THE EXERCISE: Render the material below as a JSON list of strings, one string per line, omitting blank lines.

RECORDS FOR THIS TASK:
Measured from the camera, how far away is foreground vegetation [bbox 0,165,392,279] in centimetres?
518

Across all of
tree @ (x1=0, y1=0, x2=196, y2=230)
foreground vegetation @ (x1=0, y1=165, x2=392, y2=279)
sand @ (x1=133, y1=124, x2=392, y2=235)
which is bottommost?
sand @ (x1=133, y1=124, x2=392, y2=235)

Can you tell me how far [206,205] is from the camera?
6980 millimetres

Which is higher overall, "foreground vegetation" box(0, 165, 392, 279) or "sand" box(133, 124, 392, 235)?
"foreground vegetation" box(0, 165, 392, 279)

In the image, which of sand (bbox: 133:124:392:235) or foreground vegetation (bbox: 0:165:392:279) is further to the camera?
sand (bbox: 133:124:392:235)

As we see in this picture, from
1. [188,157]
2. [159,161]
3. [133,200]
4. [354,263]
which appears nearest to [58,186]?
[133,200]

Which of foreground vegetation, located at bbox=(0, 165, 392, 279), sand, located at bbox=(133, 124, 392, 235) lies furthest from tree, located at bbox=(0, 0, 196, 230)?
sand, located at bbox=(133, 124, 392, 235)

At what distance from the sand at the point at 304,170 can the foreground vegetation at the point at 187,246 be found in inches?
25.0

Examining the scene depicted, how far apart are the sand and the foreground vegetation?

SOLUTION FOR THIS PROBLEM:
[
  "Measured from the camera, how far away is foreground vegetation [bbox 0,165,392,279] in centimetres?",
  "518",
  "Across all of",
  "tree @ (x1=0, y1=0, x2=196, y2=230)",
  "foreground vegetation @ (x1=0, y1=165, x2=392, y2=279)",
  "sand @ (x1=133, y1=124, x2=392, y2=235)",
  "which is bottommost?",
  "sand @ (x1=133, y1=124, x2=392, y2=235)",
  "Can you tell me how far [206,205] is from the camera?",
  "6980 millimetres",
  "Which is higher overall, \"foreground vegetation\" box(0, 165, 392, 279) or \"sand\" box(133, 124, 392, 235)?",
  "\"foreground vegetation\" box(0, 165, 392, 279)",
  "In the image, which of sand (bbox: 133:124:392:235) or foreground vegetation (bbox: 0:165:392:279) is further to the camera?",
  "sand (bbox: 133:124:392:235)",
  "As we see in this picture, from",
  "1. [188,157]",
  "2. [159,161]",
  "3. [133,200]",
  "4. [354,263]",
  "which appears nearest to [58,186]?",
  "[133,200]",
  "Which of foreground vegetation, located at bbox=(0, 165, 392, 279), sand, located at bbox=(133, 124, 392, 235) lies furthest from tree, located at bbox=(0, 0, 196, 230)?",
  "sand, located at bbox=(133, 124, 392, 235)",
  "At what distance from the sand at the point at 304,170 can the foreground vegetation at the point at 187,246 be found in inches?",
  "25.0",
  "Examining the scene depicted, how far apart are the sand and the foreground vegetation?"
]